### Что сделать:
Ответьте по цитатам из книги «1793. История одного убийства»:
(a) К чему, по мнению властей, располагает кофе?
(b) Чем питается ненависть?
(c) Как называется болезнь, против которой нет лекарств?

### Фрагмент документа:
____

Его воспитывали монстром, и он им стал. Но любовь – лучшее лекарство от ненависти.
Цитаты из книги «1793. История одного убийства»
Кофе, считают власти, благоприятствует вольнодумству, фрондерству и наводит на мысли о терроре.
– Значит, причиною всему разбитое сердце?
– Самый древний и самый постоянный мотив.
Суд не хочет вникнуть и понять, почему совершено то или иное преступление. Суд интересует только сам факт. И как мы можем рассчитывать помешать завтрашним преступлениям, если не понимаем сегодняшних?
Ненависть питается страхом, так же как огонь питается сухим хворостом.
Неужели смерть имеет какой-то особый, только ей присущий запах? Или еще какое-то неопределимое свойство? Иначе почему он так ясно ощущает ее присутствие?
Монстр, зачатый монстром. Вы даже не можете предположить, как я счастлив, что не оставлю потомства. В длинном ряду чудовищ, который, скорее всего, тянется к заре человечества, я буду последним. Самое большое мое желание – чтобы на могильном камне, хотя бы в скобках, написали: «Он не оставил потомства». На высшем суде это наверняка будет зачтено, как добродетель.
Он уговаривает себя: ничего страшного, все люди рано или поздно умрут. Каждого можно считать неизлечимо больным, каждого подтачивает коварная болезнь, против которой нет лекарств. Название этой болезни – Время.
Если хочешь вырастить монстра, надо с младенческих лет научить его ненавидеть.

____

### Исходные данные:

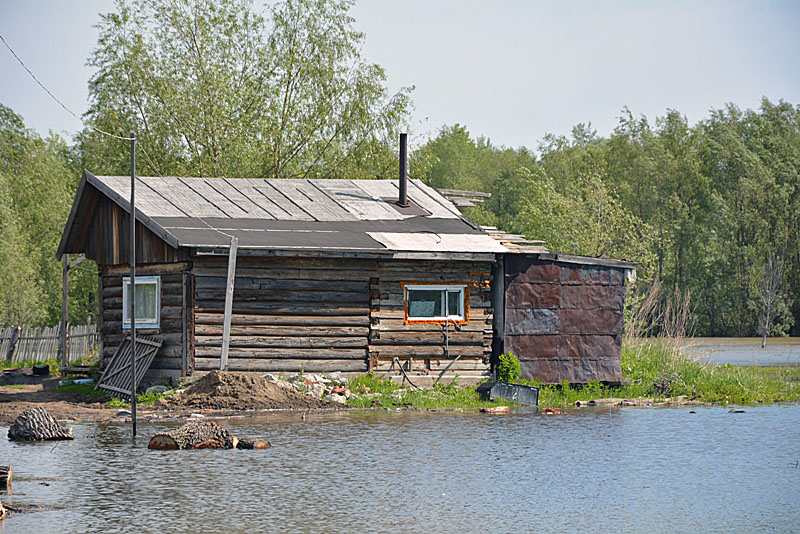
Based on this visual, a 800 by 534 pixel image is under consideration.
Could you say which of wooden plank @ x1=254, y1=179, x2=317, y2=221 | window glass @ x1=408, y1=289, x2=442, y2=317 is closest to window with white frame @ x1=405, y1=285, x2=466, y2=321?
window glass @ x1=408, y1=289, x2=442, y2=317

____

### Ваш ответ:
(a) Кофе благоприятствует вольнодумству, фрондерству и наводит на мысли о терроре.
(b) Ненависть питается страхом.
(c) Эта болезнь называется Время.